Il y a des voix qui, une fois éteintes, crient plus fort encore. Celle de Philippe Séguin – inoubliable – un 5 mai 1992 à la tribune de l’Assemblée nationale, en fait partie. Ce jour-là, il dit tout. Et aujourd’hui, tout s’est réalisé.

Le sujet était Maastricht. L’enjeu, la souveraineté. Mais au fond, c’était déjà la fin d’une époque : celle où les nations savaient encore ce qu’elles voulaient. Ce qu’il dénonçait, avec une clairvoyance saisissante, c’était la mise en place d’un système politique nouveau : sans peuple, sans ancrage, sans responsabilité. Un régime où les décisions sont prises ailleurs, par d’autres, au nom d’intérêts supposés supérieurs. Ce qu’on appelait l’Europe. Ce que nous appelons aujourd’hui : la fuite.

Car voilà le fil rouge, le nœud même du mal : la volonté de fuir. De ne plus assumer. De remettre les clés à un syndic délocalisé, qu’il s’agisse de Bruxelles ou d’un « accord » à la calédonienne. En Nouvelle-Calédonie comme dans l’Union européenne, on ne tranche plus, on suspend. On ne gouverne plus, on équilibre. On ne dit plus la vérité, on compose.

Le trait d’union entre Maastricht et les Accords de Matignon ou de Nouméa, c’est cette même logique de désengagement : l’éloignement de la responsabilité politique, la dilution de l’autorité, le refus du tragique. On transfère, on temporise, on désigne un « autre » pour porter la décision. Là-bas, un juge européen. Ici, un préambule ambigu ou un « gouvernement collégial ». Mais dans les deux cas, le résultat est le même : plus personne ne répond de rien.

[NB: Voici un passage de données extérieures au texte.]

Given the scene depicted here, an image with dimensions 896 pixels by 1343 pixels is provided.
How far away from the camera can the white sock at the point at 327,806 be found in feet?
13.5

Philippe Séguin fut l’un des derniers hommes politiques à penser la souveraineté comme un devoir. Pas une nostalgie. Pas un symbole. Mais un poids, une charge, une exigence. À ceux qui dissertaient sur une « souveraineté partagée », il répondait avec la puissance de l’évidence : on est souverain ou on ne l’est pas.

Trente ans plus tard, le bilan est là. L’Europe est un protectorat technocratique. La France une puissance vassalisée. La Nouvelle-Calédonie une déréliction sous accord. Partout, la même scène : des gouvernants qui n’ont plus de cap, des peuples qui n’ont plus de voix, des enfants qui tiennent les leviers.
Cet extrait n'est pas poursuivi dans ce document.